Text Killed the Multi-Media Star

Recently it occurred to me that video and (to some extent audio) has become a less important requirement for most of my web content management clients these days. If I were to extrapolate the interest trend I was seeing back in 2004, I would expect to see the web resemble billions of tiny television stations. But that hasn't happened. While video and audio remain important for companies in the business of developing and/or distributing multi-media content (primarily for entertainment), multi-media has not achieved ubiquity as a medium for communication. Instead, the focus is still heavily weighted towards text and images. There are some obvious explanations for this trend. Services like YouTube, Vimeo, and BrightCove are taking care of video hosting so my clients don't have to worry about it. Also, companies have realized that, other than the large file sizes, video is just not so special that deserves so much special concern and attention.

But I think that there are larger forces at work. I experience issues with video both as a content consumer and a content management professional. As a content consumer, I don't like how video takes control over my experience of the information. Unlike text, you can't scan video for the little bit information that you want. You have to sit back and wait for the video to get to the point. This is great for entertainment (suspense!) but less so for information exchange. Take, for example, this video (below) where the spokesman just spurts out technical information about a computer. It would be so much better just to have a spec sheet so you could scan right to the part of the specification you want. For a while it seemed like all companies were looking to make their websites more "dynamic" by leveraging multi-media. Customers may have reacted positively at first to the novelty of seeing moving pictures but I think this has played out.

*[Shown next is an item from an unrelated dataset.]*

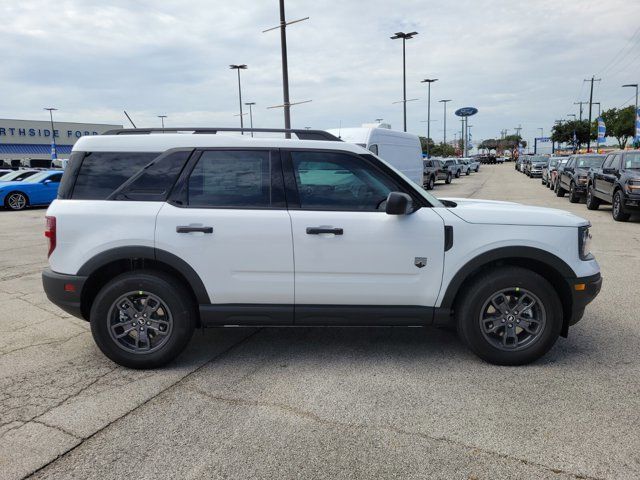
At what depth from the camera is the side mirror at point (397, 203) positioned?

As a content management professional, my issue with video is that it breaks a key principle of content management: the separation between content and format. In video and audio, the information is inseparable from the format. Yes, you can transcode into different encodings and file formats, but reorganizing and editing audio and video is difficult to automate. As a result, video and audio content gets stale and out of date because it is too expensive to change. If you want to change the information, you need to re-produce the whole thing.

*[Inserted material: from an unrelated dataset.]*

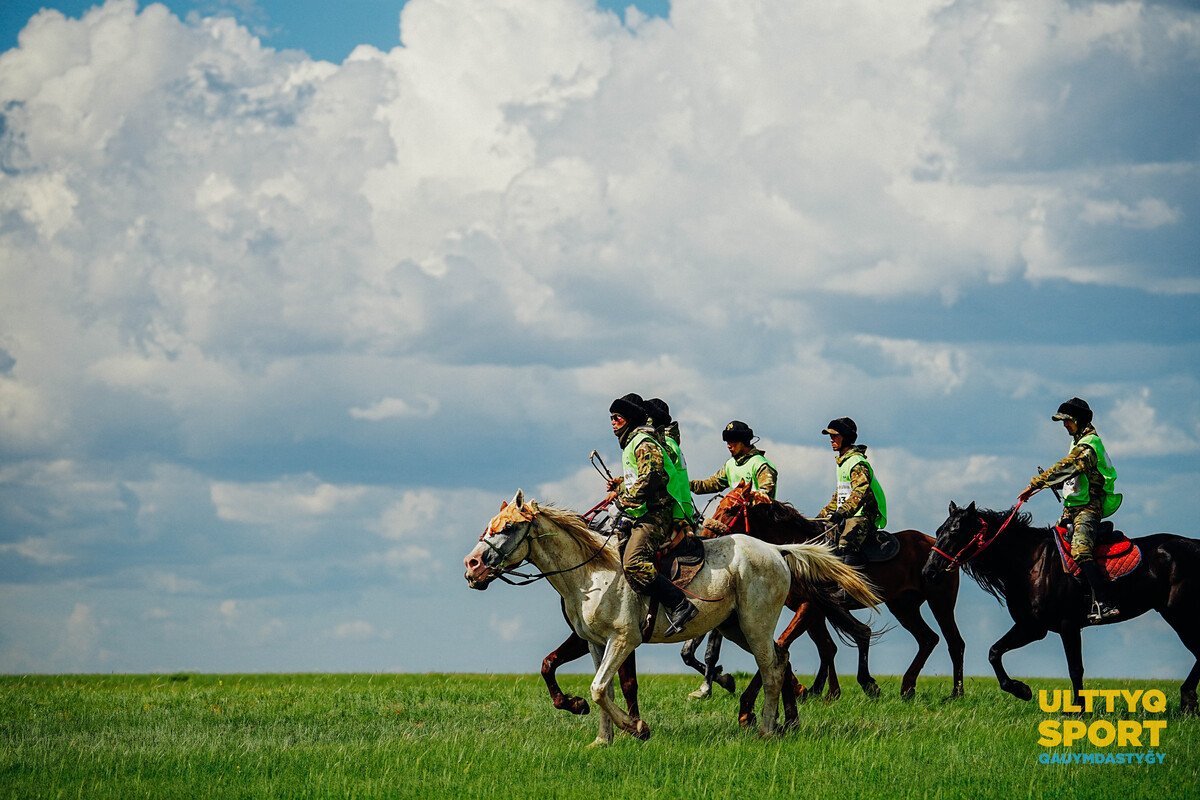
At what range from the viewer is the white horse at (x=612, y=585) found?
12430mm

There are some things that belong in audio and video, like a recording of some performance or something that you need motion to understand. But in most cases, the production and maintenance effort that multi-media requires introduces an unnecessary barrier between the information source and consumer. This obstacle stands out even more in the social web that tries to blur the line between author and audience. In the social web, video is most successful when it is short, entertaining, and performance-oriented. It is less effective for basic information exchange. The best uses of video I have seen for information exchange is on some news sites where visitors are invited to upload short videos of their eye-witness account. In these cases, the video needs to be authentic (no need to edit!) and shows something that cannot be captured in text and still images. But information about that event is more accessible in plain text.